= TASK BRIEF =
Please turn the paragraph starting "The filing shows exercises/conversions" in the research summary below into a short list that keeps its main facts.

MORANDI BRANDI GALVIN 4
Research Summary
AI-generated summary
Equinix (EQIX) CPO Brandi Morandi Galvin Sells Shares
What Happened
- Brandi Morandi Galvin, Chief People Officer of Equinix (EQIX), exercised/converted derivative awards on Feb 17, 2026 and received additional shares, and then sold 1,648 shares in open-market transactions on Feb 18, 2026 for total proceeds of about $1.46 million.
- The filing shows exercises/conversions of derivatives (zero cash price) totaling 2,979 shares on Feb 17 and a separate grant/award of 3,027 shares reported the same day. On Feb 18 she sold 1,648 shares in multiple trades at prices that averaged roughly $926–$944 per share, generating approximately $1,464,240 in proceeds.

= STORED DATA =

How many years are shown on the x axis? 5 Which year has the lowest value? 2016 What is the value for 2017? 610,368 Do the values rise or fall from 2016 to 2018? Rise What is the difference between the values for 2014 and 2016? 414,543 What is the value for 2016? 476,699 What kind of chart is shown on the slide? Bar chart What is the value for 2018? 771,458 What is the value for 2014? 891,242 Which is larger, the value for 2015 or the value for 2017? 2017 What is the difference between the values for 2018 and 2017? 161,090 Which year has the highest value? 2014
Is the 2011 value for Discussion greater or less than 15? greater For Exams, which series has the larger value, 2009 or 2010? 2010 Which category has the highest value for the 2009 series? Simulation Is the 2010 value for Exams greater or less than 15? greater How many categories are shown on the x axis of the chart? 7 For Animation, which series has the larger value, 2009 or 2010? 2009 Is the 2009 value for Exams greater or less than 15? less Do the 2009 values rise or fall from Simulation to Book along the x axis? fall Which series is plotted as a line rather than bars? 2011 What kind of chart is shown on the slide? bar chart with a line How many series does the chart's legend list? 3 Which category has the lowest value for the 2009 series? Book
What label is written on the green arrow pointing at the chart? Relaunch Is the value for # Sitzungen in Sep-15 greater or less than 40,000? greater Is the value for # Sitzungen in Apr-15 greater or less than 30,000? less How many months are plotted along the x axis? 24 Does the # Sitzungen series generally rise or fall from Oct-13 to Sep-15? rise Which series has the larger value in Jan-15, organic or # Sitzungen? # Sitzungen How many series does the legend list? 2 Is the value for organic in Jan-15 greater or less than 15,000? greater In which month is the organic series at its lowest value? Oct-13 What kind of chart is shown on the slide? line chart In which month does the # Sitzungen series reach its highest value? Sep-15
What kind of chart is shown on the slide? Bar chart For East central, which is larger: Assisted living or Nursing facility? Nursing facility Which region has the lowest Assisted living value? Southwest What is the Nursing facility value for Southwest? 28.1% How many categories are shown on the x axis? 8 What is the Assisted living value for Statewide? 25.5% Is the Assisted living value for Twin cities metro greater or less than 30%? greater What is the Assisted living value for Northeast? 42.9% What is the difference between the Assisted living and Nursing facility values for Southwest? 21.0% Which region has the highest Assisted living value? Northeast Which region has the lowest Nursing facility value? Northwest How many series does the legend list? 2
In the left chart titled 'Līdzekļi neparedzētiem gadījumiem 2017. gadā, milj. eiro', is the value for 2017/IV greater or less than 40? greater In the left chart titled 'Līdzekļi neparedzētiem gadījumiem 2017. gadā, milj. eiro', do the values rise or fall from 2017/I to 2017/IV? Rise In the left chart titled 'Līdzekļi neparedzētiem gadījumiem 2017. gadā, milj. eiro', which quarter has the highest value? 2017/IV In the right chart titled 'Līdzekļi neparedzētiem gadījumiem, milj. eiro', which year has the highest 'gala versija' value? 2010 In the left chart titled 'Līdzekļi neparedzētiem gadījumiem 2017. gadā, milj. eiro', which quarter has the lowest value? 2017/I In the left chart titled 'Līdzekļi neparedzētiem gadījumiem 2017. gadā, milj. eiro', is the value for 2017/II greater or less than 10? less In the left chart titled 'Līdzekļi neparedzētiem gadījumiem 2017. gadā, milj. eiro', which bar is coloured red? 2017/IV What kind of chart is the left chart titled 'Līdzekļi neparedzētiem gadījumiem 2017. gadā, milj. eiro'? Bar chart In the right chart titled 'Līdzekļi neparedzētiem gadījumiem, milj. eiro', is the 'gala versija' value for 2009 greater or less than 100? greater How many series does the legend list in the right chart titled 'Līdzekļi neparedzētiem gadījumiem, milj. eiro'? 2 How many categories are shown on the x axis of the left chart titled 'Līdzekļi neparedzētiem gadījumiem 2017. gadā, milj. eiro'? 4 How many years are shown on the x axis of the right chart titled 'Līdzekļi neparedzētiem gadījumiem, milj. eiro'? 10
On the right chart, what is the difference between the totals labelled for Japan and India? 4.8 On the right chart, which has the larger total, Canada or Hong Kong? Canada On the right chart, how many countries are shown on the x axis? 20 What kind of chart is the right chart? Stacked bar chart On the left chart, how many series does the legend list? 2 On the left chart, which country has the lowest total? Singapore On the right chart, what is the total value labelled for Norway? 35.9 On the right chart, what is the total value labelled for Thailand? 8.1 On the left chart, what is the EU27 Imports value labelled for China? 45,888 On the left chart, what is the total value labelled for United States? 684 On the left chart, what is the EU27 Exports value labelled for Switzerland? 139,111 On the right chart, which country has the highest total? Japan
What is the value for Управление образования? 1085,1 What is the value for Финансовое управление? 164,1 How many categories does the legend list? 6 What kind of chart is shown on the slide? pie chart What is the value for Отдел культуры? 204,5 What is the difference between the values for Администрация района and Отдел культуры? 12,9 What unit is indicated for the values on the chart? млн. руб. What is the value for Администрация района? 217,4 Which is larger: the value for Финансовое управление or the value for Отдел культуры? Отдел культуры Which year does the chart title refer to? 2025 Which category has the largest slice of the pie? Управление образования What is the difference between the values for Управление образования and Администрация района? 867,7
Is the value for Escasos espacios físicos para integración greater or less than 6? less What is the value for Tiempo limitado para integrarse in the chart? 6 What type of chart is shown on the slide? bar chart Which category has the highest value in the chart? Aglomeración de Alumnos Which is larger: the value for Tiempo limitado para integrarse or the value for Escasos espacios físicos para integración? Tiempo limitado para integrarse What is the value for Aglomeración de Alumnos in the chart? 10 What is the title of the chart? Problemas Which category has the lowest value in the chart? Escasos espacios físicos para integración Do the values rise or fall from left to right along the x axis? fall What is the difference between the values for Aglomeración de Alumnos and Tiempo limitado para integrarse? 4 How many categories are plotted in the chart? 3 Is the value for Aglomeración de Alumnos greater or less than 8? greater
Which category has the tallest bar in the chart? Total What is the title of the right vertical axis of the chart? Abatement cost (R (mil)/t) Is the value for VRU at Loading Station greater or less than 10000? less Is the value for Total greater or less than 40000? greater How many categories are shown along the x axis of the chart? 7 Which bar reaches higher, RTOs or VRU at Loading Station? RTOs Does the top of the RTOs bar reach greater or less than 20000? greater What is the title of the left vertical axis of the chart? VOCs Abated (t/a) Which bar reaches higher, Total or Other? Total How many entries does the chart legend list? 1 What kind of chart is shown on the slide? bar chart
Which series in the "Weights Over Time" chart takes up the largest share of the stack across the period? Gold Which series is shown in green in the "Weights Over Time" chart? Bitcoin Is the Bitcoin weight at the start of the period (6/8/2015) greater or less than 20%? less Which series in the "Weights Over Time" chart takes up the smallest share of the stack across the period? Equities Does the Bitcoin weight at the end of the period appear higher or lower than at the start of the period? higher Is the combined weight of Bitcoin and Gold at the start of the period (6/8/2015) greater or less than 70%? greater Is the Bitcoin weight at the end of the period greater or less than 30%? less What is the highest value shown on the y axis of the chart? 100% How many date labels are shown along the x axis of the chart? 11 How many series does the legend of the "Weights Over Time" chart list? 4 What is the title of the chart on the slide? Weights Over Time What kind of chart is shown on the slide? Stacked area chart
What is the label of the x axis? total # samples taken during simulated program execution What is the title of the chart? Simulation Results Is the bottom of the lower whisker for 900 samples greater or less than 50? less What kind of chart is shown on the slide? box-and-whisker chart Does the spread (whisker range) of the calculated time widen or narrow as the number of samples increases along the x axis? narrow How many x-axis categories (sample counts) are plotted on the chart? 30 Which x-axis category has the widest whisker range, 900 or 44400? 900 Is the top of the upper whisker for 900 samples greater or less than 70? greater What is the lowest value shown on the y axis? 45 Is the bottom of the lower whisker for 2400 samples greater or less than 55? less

= RESULT OF THE TASK =
- Feb 17: exercises/conversions of derivatives at zero cash price, totaling 2,979 shares
- Feb 17: a separate grant/award of 3,027 shares
- Feb 18: sale of 1,648 shares in multiple trades at average prices of roughly $926–$944 per share
- Proceeds from the Feb 18 sales: approximately $1,464,240